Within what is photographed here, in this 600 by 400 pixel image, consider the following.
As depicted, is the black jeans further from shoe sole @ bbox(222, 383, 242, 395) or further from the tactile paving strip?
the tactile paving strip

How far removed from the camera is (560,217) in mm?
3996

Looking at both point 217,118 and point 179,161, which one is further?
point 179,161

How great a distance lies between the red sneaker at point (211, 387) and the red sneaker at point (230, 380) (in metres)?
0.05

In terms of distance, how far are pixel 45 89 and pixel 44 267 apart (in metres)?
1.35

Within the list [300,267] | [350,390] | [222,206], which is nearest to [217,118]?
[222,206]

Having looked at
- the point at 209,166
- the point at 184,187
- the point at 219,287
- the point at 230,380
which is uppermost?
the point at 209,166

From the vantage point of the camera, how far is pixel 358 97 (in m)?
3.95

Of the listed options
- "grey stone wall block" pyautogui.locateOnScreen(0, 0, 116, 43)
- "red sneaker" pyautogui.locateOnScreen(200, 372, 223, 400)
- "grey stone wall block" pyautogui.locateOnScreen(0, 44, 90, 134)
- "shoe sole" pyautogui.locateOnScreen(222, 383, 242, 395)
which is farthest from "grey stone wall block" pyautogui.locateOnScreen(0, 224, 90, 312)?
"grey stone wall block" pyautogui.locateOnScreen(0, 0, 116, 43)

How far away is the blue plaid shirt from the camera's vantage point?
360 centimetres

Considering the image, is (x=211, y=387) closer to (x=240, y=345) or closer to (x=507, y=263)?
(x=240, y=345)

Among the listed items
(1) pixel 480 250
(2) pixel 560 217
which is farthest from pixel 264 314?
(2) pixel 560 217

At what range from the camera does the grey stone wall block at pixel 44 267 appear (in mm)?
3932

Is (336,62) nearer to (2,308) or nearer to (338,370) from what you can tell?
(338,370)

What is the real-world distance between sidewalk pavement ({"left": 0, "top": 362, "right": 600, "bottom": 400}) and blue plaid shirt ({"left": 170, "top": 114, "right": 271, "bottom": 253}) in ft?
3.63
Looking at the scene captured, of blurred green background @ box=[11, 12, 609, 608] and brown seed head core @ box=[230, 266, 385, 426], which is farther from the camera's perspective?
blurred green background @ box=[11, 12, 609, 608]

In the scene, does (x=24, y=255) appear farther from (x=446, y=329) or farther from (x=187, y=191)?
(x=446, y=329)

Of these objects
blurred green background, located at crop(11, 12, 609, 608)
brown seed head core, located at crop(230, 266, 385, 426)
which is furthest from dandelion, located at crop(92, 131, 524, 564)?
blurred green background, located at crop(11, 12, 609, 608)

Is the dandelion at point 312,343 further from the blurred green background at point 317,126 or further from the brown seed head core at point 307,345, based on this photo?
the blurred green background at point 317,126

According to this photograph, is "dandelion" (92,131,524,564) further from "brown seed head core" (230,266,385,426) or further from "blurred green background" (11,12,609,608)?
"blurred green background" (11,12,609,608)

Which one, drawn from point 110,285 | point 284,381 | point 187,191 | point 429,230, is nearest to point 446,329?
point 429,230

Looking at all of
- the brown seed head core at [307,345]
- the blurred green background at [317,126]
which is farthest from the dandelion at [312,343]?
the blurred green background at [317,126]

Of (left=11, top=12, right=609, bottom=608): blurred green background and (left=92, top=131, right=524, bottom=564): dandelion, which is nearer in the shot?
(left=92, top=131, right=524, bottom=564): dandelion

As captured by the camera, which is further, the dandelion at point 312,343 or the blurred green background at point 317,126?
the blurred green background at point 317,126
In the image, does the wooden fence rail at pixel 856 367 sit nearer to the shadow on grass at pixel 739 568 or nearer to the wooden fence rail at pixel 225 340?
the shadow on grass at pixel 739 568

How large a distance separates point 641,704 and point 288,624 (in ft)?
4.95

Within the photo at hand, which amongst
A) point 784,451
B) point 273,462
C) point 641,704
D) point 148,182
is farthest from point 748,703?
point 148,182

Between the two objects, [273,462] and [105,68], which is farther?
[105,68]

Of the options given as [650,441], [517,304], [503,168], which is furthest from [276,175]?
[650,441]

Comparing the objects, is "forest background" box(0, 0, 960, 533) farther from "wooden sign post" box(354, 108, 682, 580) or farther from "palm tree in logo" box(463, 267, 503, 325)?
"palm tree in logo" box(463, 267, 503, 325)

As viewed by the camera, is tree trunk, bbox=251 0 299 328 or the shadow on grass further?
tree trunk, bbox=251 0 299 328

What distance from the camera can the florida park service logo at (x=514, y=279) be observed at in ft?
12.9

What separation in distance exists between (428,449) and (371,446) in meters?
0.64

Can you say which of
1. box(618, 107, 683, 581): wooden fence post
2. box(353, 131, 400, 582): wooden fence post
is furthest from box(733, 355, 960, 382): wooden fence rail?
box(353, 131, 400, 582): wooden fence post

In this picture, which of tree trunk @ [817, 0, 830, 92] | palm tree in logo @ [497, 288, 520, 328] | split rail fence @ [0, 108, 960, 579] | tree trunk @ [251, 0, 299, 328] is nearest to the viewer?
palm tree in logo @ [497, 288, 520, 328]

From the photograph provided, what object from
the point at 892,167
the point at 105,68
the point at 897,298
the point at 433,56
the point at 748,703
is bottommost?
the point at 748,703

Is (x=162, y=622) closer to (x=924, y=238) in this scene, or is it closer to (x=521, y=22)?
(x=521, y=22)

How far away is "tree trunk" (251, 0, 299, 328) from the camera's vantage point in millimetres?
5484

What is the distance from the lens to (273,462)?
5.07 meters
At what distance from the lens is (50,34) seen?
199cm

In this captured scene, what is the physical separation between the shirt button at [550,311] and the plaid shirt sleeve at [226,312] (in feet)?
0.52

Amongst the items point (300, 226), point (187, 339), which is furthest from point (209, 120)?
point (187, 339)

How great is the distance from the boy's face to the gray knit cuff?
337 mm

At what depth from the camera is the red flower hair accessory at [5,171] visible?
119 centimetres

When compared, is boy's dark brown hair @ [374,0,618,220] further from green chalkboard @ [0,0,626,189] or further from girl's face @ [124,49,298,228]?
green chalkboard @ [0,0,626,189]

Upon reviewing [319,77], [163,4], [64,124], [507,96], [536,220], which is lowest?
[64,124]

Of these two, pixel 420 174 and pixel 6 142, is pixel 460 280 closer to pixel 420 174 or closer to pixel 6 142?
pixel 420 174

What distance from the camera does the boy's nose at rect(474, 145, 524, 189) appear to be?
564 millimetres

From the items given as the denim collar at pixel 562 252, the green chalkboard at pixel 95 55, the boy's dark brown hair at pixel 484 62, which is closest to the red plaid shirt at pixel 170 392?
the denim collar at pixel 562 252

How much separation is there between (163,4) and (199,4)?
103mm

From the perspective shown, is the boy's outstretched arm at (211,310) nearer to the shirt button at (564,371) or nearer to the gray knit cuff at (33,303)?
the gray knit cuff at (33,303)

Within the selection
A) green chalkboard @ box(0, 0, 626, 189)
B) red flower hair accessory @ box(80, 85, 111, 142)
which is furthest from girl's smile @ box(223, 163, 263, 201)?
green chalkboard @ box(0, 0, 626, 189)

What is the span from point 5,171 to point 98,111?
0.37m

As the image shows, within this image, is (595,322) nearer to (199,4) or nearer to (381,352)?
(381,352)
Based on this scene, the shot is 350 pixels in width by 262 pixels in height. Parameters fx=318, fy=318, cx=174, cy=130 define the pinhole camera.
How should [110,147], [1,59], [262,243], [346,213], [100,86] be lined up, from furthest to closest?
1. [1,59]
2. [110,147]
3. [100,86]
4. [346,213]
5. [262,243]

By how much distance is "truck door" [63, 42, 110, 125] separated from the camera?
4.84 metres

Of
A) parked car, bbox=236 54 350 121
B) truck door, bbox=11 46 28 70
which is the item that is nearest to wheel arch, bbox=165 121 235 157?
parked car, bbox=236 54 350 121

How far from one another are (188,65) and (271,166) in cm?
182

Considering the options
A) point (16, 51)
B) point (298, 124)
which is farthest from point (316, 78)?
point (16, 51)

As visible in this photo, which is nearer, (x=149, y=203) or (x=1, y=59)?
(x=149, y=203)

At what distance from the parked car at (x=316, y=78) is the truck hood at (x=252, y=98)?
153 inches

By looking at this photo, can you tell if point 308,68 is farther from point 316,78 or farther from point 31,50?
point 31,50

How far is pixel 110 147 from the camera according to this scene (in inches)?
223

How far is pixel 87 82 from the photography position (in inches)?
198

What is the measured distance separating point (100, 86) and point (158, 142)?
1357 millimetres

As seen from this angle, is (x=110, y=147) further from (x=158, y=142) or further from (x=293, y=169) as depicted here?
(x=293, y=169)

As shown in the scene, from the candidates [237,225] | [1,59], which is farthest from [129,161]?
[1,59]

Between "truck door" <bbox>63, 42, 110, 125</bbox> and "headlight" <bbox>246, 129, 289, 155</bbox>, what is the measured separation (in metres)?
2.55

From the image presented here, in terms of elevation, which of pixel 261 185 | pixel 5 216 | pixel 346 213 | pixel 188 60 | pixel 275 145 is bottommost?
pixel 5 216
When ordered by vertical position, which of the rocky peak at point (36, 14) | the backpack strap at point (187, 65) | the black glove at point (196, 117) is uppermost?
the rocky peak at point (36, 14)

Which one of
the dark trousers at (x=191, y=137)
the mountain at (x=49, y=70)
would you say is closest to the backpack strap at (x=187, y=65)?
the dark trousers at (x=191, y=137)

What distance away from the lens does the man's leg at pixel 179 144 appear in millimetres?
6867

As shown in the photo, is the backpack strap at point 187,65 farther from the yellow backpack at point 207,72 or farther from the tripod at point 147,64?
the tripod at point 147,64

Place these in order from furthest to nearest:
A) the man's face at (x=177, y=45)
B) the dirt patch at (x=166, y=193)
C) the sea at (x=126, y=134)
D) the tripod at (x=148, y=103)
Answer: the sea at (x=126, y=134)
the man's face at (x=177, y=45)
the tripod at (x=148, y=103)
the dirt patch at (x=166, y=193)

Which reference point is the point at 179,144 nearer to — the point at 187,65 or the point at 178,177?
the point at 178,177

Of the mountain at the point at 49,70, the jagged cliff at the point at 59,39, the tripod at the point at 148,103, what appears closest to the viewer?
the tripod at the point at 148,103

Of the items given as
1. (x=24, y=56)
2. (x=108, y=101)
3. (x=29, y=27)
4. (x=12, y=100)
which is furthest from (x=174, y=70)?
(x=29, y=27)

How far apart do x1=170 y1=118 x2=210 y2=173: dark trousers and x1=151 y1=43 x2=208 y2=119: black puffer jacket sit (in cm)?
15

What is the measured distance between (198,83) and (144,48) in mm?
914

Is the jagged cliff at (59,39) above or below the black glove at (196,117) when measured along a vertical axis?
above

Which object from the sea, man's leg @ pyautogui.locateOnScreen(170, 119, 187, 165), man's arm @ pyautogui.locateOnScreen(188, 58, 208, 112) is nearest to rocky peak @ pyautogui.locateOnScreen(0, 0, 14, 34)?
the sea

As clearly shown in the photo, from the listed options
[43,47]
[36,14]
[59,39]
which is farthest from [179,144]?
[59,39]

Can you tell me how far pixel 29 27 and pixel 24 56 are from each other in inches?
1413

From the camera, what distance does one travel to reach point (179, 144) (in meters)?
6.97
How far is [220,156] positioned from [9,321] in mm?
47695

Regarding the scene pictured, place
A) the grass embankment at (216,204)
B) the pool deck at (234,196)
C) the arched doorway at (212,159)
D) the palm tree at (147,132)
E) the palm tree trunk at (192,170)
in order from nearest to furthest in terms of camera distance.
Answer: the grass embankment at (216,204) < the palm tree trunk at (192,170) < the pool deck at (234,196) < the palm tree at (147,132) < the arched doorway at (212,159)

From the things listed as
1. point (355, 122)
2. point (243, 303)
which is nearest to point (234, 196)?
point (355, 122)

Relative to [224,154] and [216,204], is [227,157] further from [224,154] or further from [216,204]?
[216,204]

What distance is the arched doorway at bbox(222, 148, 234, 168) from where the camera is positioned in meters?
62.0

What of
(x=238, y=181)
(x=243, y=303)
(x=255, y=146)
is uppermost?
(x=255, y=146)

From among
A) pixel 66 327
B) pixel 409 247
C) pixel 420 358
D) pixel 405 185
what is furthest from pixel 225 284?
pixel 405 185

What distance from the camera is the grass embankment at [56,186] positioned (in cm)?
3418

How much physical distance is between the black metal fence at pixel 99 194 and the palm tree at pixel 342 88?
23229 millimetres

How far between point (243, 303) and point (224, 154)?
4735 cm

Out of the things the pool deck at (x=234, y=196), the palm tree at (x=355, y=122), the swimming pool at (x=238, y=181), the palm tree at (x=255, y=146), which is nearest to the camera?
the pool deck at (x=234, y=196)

------

### What you should do:
Please print the lines of the listing above verbatim, starting at the line containing "How great is" and ending at the line containing "119 centimetres", with both of those lines included.

### The solution:
How great is the distance from the boy's face to the gray knit cuff?
337 mm

At what depth from the camera is the red flower hair accessory at [5,171] visible?
119 centimetres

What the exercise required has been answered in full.